Künstlerisches und politisches Wirken ab 1945
Szenenbild aus der Uraufführung 1949 von Herr Puntila und sein Knecht Matti im Deutschen Theater Berlin: Gisela Trowe und Erwin Geschonneck
Von 1946 bis 1948 arbeitete Geschonneck an den Hamburger Kammerspielen u.a. mit Helmut Käutner sowie Ida Ehre und spielte in verschiedenen Filmproduktionen, so u.a. 1947 im Episodenfilm „In jenen Tagen“. 1949 holten ihn Bertolt Brecht und Helene Weigel an das Berliner Ensemble. Dort spielte er mit allen namhaften Regisseuren große Rollen wie den Matti in Herr Puntila und sein Knecht Matti von Brecht, den Dorfrichter Adam in Kleists Der zerbrochne Krug und den Don Juan in Molières gleichnamigem Stück. Zugleich begann mit der Verfilmung von „Der Biberpelz“ eine erfolgreiche Karriere bei der DEFA und dem DFF, in deren Verlauf er mit vielen wichtigen Regisseuren der DDR arbeitete (s. Filmografie). So spielte er 1950 den Holländer-Michel in Das kalte Herz, dem ersten DEFA-Farbfilm.
1958 spielte Erwin Geschonneck in Konrad Wolfs kritischem Film Sonnensucher über den Uranbergbau der Wismut AG, der bis 1972 in der DDR verboten war. Der Film Leute mit Flügeln wurde ab 1961 nicht mehr aufgeführt, einige weitere Filme, in denen er mitwirkte, wurden verboten, wie Das Stacheltier – Darf der denn das? bzw. Gerhard Kleins Film Berlin um die Ecke, oder zensiert wie Das Beil von Wandsbek nach Arnold Zweig.
Viele Rollen wurden dem Schauspieler teilweise auf den „Leib geschrieben“, so beispielsweise auch die Hauptfigur des Karl Achilles, der sich in dem 1975 gedrehten Film Bankett für Achilles an seinem letzten Arbeitstag im Chemiekombinat Bitterfeld an 30 Jahre Arbeit zurückerinnert. Nicht zuletzt Erwin Geschonneck war es zu verdanken, dass die meisten dieser Filme überhaupt gedreht oder aufgeführt wurden. Als langjähriger Genosse und Antifaschist – und zudem beliebter Schauspieler – genoss er eine Art Narrenfreiheit. Er nutzte diese Stellung, um immer wieder den Finger auf die Wunden zu legen. Nach außen – mit sechs Nationalpreisen hochdekoriert – unantastbar, blieb Geschonneck oft unbequem und wurde – wie er selbst in seiner Biografie schreibt[1]– aus gutem Grund nie in Parteifunktionen gewählt.

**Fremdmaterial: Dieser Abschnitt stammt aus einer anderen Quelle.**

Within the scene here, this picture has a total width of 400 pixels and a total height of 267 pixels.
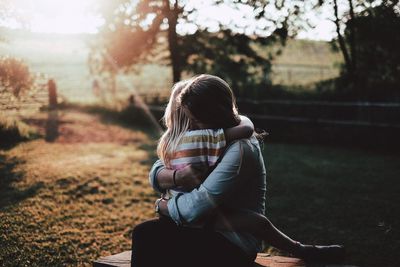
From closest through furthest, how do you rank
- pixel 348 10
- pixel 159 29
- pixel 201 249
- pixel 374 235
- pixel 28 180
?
pixel 201 249, pixel 374 235, pixel 28 180, pixel 348 10, pixel 159 29

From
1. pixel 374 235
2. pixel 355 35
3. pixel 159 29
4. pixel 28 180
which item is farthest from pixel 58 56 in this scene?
pixel 374 235

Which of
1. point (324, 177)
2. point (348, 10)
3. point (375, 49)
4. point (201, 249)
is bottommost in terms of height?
point (324, 177)

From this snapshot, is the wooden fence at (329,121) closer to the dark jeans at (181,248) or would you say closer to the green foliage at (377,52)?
the green foliage at (377,52)

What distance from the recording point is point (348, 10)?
13242 mm

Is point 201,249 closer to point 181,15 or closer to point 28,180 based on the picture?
point 28,180

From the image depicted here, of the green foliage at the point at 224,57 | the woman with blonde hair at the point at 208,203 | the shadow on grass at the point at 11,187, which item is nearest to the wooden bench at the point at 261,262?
the woman with blonde hair at the point at 208,203

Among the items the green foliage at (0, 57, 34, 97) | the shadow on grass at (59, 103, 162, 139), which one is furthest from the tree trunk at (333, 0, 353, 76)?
the green foliage at (0, 57, 34, 97)

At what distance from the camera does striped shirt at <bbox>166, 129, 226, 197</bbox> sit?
2.46m

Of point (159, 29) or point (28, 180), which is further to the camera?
point (159, 29)

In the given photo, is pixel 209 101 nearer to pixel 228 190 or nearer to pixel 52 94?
pixel 228 190

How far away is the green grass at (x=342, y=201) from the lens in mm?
5035

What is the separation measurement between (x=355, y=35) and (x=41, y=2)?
9.88m

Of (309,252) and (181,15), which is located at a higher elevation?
(181,15)

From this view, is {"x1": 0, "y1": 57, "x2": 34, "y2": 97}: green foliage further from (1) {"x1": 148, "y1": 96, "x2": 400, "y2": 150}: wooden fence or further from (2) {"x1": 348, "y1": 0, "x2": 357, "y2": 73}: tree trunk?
(2) {"x1": 348, "y1": 0, "x2": 357, "y2": 73}: tree trunk
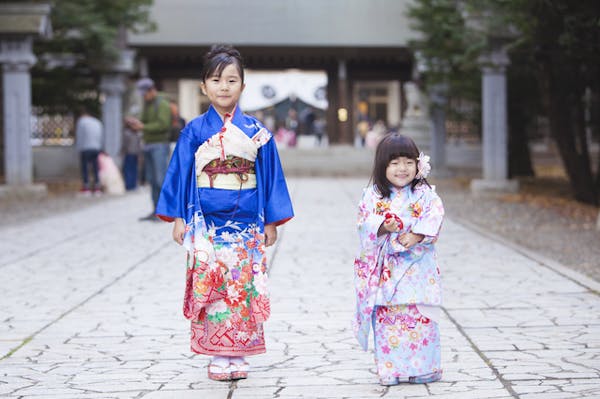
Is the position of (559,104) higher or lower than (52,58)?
lower

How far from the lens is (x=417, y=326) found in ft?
16.0

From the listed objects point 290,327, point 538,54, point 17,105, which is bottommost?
point 290,327

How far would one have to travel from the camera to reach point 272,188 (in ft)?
17.1

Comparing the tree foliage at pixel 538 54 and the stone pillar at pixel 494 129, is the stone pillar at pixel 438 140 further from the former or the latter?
the stone pillar at pixel 494 129

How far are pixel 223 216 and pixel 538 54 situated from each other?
12923 mm

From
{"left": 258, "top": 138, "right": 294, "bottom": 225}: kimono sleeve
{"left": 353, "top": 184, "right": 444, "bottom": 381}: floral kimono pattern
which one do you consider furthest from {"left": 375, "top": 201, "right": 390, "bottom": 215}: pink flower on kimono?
{"left": 258, "top": 138, "right": 294, "bottom": 225}: kimono sleeve

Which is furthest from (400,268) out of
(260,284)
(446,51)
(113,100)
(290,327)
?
(113,100)

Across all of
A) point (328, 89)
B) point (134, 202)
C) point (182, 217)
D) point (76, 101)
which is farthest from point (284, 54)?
point (182, 217)

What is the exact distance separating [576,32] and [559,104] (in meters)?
4.09

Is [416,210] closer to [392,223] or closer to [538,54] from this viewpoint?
[392,223]

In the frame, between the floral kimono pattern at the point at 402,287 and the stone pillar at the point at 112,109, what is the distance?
2193 centimetres

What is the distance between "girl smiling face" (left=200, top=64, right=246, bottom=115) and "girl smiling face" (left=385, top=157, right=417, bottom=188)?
895mm

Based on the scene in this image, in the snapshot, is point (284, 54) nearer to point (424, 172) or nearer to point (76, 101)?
point (76, 101)

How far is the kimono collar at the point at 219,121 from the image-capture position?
17.0 ft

Herausragend war 1963 seine Darstellung des Lagerältesten Walter Krämer in Frank Beyers Romanverfilmung Nackt unter Wölfen, in die seine eigene Erfahrung als KZ-Insasse eingeflossen ist. Im gleichen Jahr spielte er eine seiner populärsten Rollen, den Karbid-Kalle in der am Kriegsende angesiedelten und auf wahren Begebenheiten basierenden Komödie Karbid und Sauerampfer. Schließlich besetzt Beyer ihn 1974 als Friseur Kowalski in der Verfilmung des Jurek Becker Romans Jakob der Lügner: Die Handlung spielt Ende 1944 in einem polnischen jüdischen Ghetto und schildert das Leben des Juden Jakob Heym in den letzten Wochen vor der Räumung des Ghettos. Dieser Film wurde als einziger DEFA-Film für den Oscar nominiert.
Ab 1990
1993 holte ihn Heiner Müller für Duell Traktor Fatzer letztmals an das Berliner Ensemble zurück,[2] 1995 stand er für den Fernsehfilm Matulla und Busch ein letztes Mal vor der Kamera.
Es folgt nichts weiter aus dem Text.